By Lucas Mearian, Computerworld (US) | Aug 7, 2012
The company's new Fusion ION acceleration software runs on tier 1 servers that contain Fusion-io's ioDrive modules, allowing them to act as primary data storage targets -- essentially, flash appliances.
Currently, Fusion-io's ioDrive modules act as internal storage capacity for the servers in order to speed up performance compared to what hard disk drives would offer.
Fusion-io's ioDrive PCIe cards come in ioMemory modules (essentially DIMMS) that hold up to 10TB of data in a 1U (1.75-in. high) form factor. The ioDrive modules also come with either lower-performing, lower-cost multi-level cell (MLC) NAND flash or higher-end, single-level cell (SLC) NAND flash.
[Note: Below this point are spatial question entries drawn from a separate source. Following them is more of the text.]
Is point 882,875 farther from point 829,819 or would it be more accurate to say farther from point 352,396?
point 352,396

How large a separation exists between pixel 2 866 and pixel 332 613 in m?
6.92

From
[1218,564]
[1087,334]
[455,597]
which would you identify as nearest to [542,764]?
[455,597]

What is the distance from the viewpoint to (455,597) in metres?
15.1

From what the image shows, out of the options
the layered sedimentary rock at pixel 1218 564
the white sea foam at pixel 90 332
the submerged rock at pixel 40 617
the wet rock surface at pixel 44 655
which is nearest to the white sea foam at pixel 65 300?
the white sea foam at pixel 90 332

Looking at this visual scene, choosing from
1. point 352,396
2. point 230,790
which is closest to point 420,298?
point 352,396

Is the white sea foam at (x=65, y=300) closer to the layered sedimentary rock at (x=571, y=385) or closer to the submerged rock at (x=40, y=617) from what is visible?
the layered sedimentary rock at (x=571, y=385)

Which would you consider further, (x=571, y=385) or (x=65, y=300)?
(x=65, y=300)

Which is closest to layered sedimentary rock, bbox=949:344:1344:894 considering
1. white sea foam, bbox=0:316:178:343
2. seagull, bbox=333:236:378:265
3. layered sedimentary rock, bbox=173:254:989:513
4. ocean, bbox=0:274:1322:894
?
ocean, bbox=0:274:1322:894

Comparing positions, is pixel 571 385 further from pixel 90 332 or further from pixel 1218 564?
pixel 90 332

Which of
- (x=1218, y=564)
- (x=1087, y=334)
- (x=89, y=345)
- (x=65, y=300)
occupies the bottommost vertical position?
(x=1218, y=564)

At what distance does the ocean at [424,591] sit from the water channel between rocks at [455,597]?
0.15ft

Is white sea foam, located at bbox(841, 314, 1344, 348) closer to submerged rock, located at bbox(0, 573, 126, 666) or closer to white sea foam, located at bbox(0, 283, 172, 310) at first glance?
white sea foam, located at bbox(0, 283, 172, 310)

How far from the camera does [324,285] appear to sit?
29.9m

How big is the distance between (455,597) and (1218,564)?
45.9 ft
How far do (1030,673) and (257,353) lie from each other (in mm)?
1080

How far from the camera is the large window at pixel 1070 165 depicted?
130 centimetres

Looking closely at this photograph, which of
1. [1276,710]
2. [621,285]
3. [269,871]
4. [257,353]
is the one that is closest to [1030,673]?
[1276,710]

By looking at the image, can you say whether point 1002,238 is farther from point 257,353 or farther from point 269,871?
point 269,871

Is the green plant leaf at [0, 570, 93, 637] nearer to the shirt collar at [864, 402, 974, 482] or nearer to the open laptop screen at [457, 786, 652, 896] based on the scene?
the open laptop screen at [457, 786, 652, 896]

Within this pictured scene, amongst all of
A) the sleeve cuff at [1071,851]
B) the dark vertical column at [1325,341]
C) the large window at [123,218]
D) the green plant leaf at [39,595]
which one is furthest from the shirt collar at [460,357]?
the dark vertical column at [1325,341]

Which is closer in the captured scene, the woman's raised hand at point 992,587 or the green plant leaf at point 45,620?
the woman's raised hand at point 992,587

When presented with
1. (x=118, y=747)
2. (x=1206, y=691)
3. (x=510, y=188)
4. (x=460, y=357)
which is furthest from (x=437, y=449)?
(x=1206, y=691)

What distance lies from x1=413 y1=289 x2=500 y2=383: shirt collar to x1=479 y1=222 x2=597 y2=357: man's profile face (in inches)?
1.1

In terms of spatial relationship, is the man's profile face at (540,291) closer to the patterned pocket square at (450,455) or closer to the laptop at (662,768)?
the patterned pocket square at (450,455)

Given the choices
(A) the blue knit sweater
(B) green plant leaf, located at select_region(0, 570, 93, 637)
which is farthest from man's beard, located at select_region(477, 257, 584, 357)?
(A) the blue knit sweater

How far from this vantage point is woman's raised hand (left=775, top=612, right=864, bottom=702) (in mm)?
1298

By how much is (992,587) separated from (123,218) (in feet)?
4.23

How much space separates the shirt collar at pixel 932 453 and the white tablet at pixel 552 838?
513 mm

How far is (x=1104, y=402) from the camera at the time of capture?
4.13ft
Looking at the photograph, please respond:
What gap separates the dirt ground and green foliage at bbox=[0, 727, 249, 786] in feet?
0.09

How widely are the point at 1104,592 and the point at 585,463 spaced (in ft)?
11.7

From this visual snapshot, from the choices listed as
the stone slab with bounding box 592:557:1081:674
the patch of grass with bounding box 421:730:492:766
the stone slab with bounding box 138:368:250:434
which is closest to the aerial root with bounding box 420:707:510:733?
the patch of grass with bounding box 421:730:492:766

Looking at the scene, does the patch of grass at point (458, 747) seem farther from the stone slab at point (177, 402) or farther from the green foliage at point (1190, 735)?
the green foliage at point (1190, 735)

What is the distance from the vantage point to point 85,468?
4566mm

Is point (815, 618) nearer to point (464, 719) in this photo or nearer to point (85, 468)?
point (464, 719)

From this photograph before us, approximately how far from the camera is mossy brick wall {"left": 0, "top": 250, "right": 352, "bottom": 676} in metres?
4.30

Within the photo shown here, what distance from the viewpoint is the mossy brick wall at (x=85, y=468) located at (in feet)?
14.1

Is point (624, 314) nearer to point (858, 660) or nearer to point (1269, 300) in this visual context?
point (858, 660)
According to David Flynn, co-founder and CEO of Fusion-io, a 1U server using the software can deliver more than one million I/Os per second (IOPS), up to 6GBs throughput and under .06 milliseconds of access latency. "The implication of this is huge," he said. "With just software you can have off-the-shelf servers behave as network storage servers and offering open platforms to customer."
Fusion-io claims its software, working in conjunction with its ioDrive memory modules, can boost application performance from 2X to 25X due to the use of NAND flash versus hard disk drives within the servers.
For example, Fusion-io claims its ION software was tested by "a leading global media and entertainment" company to accelerate a number of key applications, achieving a 25x improvement in SQL Server performance, an 8x improvement in transcoding performance and up to 40x acceleration improvements on a variety of other applications.
"Software-defined solutions are rapidly replacing specialized hardware throughout the datacenter, and Fusion-io has been at the forefront of this transition since our founding," Flynn said. "ION software combines customers' preferred server platforms and ioMemory to deliver greater performance than even dedicated flash appliances, while also improving the efficiency of high performance storage arrays."